Prior to founding Reading Village, Linda’s professional career included teaching public school, creating and running a fair trade business with Guatemalan weavers, managing a public health research team, leading the rapid growth of a solar energy corporation as its COO, and promoting environmental sustainability through community activism and education. During those years she earned an MBA and an MA in Latin American Studies, and she made a promise to herself that she’d one day do something more for some of the 2 billion people on the planet who lived in extreme poverty. She made good on that promise in 2006 when, at a crossroads in her life, she envisioned an organization that would expose some of the poorest and least literate children in the Western Hemisphere to the joy and power of reading – giving them the tools to make a better life for themselves.
Addressing the primary barrier to literacy – lack of access to books – Reading Village began in 2007 by bringing donations of books to low-resource communities. Interested in expanding and deepening our impact, we designed our Leaders and Readers Program that leverages youth leadership, education and literacy to impact a larger population in a much more significant way. After implementation, reflection and modification – a continual process – we are proud to have refined a model that changes the lives of students, families, and entire communities to break the cycle of generational poverty.
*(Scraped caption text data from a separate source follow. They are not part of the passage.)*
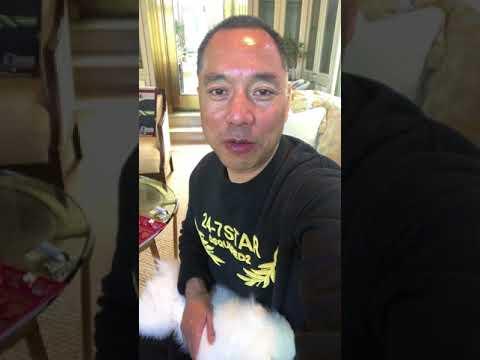 郭文贵11月26日报平安视频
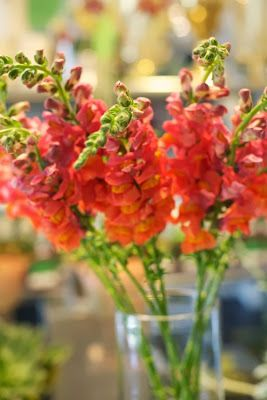 Snapdragons, coral/orange - great flowers available all year round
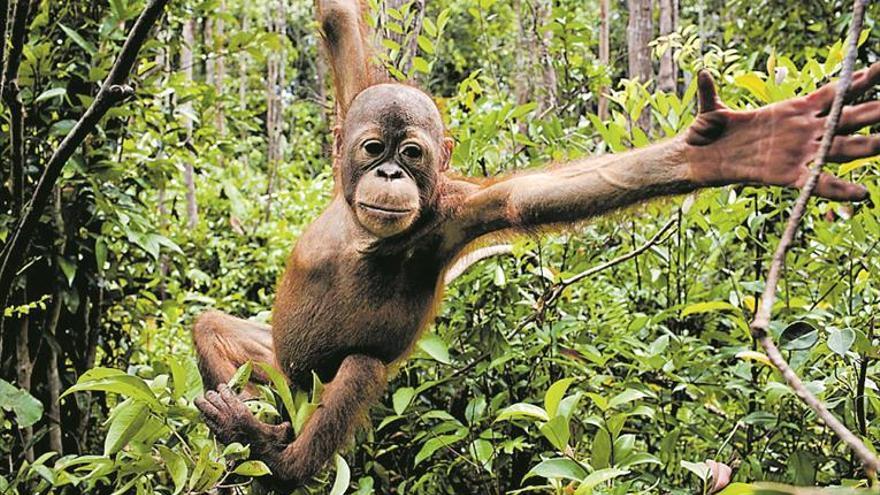 Aceite de palma: deforestar el planeta comiendo galletas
What started with six youth leaders reading to a couple hundred children has grown to include over 100 teens and alumni, thousands of children and five incredible communities. More important than numbers is the systemic and self-perpetuating change that has been set into motion. Children in the Leaders and Readers Program have higher than average reading comprehension scores and have developed critical and creative thinking skills not taught in schools. And now, in our tenth year, children from the program are stepping into the shoes of the teens who once read to them. Teens in the program find their voice, self-esteem and develop leadership skills as they read to the children and participate in our leadership development workshops. They take on community improvement projects, graduate high school and join our growing numbers of alumni who are competing for jobs that can double their family incomes, continuing their studies at university and starting families in which education and literacy are the norm.